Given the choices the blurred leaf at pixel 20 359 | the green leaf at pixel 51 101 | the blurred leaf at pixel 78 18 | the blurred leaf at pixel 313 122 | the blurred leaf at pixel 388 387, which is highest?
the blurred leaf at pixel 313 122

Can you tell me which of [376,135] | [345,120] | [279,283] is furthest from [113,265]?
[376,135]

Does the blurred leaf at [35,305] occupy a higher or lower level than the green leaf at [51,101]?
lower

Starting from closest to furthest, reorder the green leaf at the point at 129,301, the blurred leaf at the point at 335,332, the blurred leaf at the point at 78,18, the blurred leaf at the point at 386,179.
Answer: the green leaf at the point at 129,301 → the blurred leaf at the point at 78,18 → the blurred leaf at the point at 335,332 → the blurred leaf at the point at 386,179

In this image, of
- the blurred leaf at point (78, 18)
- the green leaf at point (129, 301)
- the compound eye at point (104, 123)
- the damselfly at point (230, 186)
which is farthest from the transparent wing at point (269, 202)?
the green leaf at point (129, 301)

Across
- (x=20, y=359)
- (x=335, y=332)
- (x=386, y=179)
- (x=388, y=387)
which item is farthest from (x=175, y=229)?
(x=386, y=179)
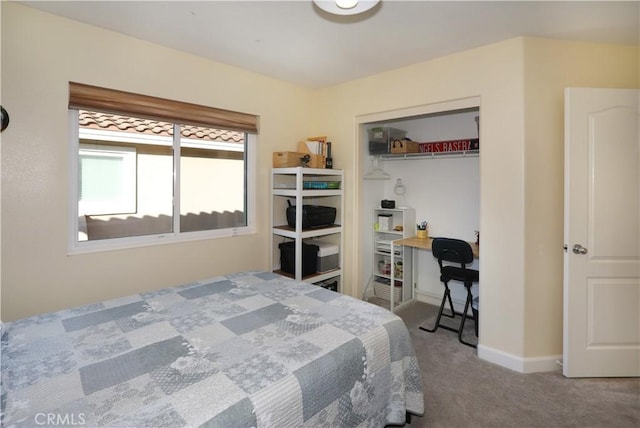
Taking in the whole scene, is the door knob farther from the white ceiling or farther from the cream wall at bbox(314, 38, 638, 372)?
the white ceiling

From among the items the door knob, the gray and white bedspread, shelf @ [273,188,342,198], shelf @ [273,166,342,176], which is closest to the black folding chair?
the door knob

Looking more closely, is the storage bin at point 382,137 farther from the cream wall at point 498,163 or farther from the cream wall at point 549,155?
the cream wall at point 549,155

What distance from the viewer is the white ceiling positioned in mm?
1888

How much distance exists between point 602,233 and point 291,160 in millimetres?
2516

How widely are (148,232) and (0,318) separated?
0.97 m

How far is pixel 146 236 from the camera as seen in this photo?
8.13 ft

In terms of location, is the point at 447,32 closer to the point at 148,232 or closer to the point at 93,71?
the point at 93,71

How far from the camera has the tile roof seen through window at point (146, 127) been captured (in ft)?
7.38

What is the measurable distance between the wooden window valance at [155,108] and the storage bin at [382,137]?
1426 mm

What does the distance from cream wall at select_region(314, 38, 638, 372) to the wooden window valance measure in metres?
2.02

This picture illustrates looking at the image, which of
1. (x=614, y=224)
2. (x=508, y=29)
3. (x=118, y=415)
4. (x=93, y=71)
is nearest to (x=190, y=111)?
(x=93, y=71)

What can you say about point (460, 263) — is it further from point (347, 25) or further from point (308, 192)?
point (347, 25)

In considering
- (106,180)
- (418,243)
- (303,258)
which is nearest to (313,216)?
(303,258)

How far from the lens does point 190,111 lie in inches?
102
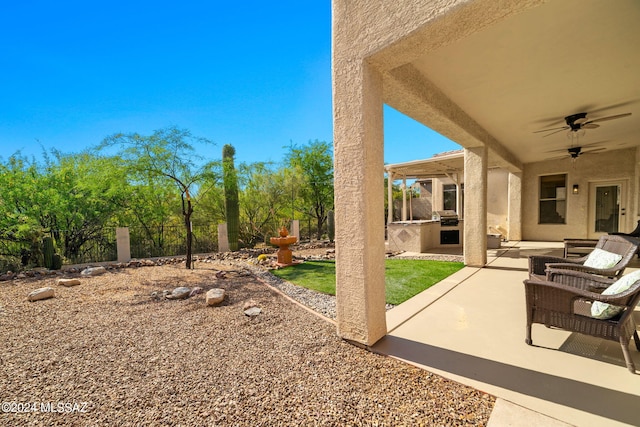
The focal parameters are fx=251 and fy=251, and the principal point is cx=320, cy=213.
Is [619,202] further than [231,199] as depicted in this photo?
No

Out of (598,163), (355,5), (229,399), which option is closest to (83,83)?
(355,5)

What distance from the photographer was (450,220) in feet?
32.3

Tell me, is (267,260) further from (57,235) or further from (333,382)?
(57,235)

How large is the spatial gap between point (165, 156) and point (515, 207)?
43.9ft

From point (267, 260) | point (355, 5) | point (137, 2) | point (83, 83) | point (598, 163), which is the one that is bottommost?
point (267, 260)

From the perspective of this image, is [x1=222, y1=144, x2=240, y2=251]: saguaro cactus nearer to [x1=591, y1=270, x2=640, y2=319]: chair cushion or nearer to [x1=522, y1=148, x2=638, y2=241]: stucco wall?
[x1=591, y1=270, x2=640, y2=319]: chair cushion

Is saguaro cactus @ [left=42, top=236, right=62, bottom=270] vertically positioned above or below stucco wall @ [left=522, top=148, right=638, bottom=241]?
below

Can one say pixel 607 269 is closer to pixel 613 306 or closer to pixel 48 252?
pixel 613 306

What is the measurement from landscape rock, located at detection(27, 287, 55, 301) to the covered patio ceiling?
6.83 m

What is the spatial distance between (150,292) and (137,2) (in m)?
7.58

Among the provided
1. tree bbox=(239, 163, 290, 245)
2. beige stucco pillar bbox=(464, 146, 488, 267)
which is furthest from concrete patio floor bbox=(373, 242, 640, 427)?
tree bbox=(239, 163, 290, 245)

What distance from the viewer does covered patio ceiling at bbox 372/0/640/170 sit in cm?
227

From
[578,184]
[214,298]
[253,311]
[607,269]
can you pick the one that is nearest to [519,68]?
[607,269]

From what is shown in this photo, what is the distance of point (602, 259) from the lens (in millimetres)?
3346
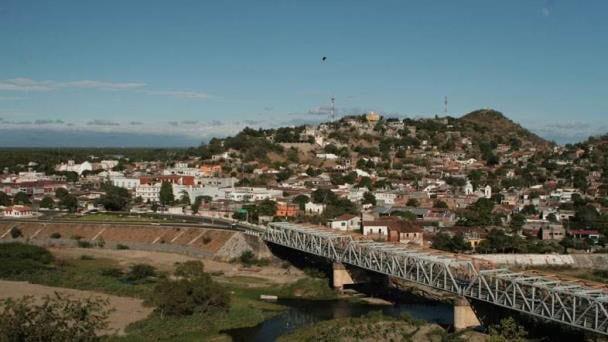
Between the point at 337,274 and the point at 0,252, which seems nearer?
the point at 337,274

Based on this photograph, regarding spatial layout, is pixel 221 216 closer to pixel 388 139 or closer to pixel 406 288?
pixel 406 288

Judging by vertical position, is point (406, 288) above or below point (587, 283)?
below

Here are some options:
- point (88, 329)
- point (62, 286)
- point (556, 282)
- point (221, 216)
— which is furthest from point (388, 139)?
point (88, 329)

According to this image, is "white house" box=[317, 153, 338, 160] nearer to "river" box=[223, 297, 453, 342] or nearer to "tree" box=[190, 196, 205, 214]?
"tree" box=[190, 196, 205, 214]

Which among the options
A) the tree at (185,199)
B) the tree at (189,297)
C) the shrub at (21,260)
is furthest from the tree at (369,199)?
the tree at (189,297)

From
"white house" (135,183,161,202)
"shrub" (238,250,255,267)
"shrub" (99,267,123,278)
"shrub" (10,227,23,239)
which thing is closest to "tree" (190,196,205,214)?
"white house" (135,183,161,202)

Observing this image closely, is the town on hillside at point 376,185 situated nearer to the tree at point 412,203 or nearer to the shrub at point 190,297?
the tree at point 412,203
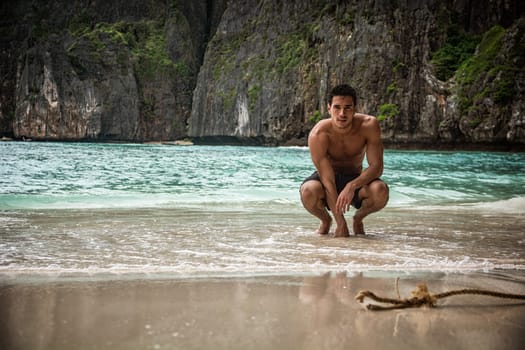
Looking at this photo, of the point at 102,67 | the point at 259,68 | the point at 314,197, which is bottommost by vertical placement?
the point at 314,197

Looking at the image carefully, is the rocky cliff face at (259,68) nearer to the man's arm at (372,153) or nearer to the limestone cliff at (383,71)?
the limestone cliff at (383,71)

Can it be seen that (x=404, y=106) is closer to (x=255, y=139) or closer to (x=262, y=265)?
(x=255, y=139)

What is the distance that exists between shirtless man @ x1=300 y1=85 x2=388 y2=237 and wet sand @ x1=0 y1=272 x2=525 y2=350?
1.52m

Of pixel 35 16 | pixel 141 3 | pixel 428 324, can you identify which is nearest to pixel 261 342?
pixel 428 324

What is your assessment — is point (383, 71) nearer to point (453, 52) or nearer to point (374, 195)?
point (453, 52)

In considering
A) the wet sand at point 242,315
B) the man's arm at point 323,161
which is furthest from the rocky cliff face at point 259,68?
the wet sand at point 242,315

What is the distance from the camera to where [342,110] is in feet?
12.8

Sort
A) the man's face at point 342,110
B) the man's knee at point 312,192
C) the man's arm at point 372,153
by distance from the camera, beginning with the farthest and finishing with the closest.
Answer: the man's knee at point 312,192, the man's arm at point 372,153, the man's face at point 342,110

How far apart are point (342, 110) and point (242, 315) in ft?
7.48

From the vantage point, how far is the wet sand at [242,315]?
1.69 meters

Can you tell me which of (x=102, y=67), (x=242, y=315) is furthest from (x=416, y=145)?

================

In the lines from the one containing "Of pixel 35" through the end of the records, change "rocky cliff face" to "rock wall" and leave everything else as is. Give only those lines.

[Exercise solution]
Of pixel 35 16 | pixel 141 3 | pixel 428 324, can you identify which is nearest to pixel 261 342?
pixel 428 324

What is your assessment — is point (383, 71) nearer to point (453, 52) or nearer to point (374, 195)?
point (453, 52)

In considering
A) the wet sand at point 242,315
B) the man's arm at point 323,161
which is furthest from the rock wall at point 259,68?
the wet sand at point 242,315

What is the distance from the camera to where [342,110] is in feet?
12.8

Sort
A) the man's face at point 342,110
B) the man's knee at point 312,192
C) the man's arm at point 372,153
by distance from the camera, beginning with the farthest and finishing with the closest.
Answer: the man's knee at point 312,192, the man's arm at point 372,153, the man's face at point 342,110

How far apart are point (342, 110) and point (242, 315) in ft?
7.48

From the vantage point, how far is the wet sand at [242,315]?
1.69 meters

Can you tell me which of (x=102, y=67), (x=242, y=315) is furthest from (x=416, y=145)?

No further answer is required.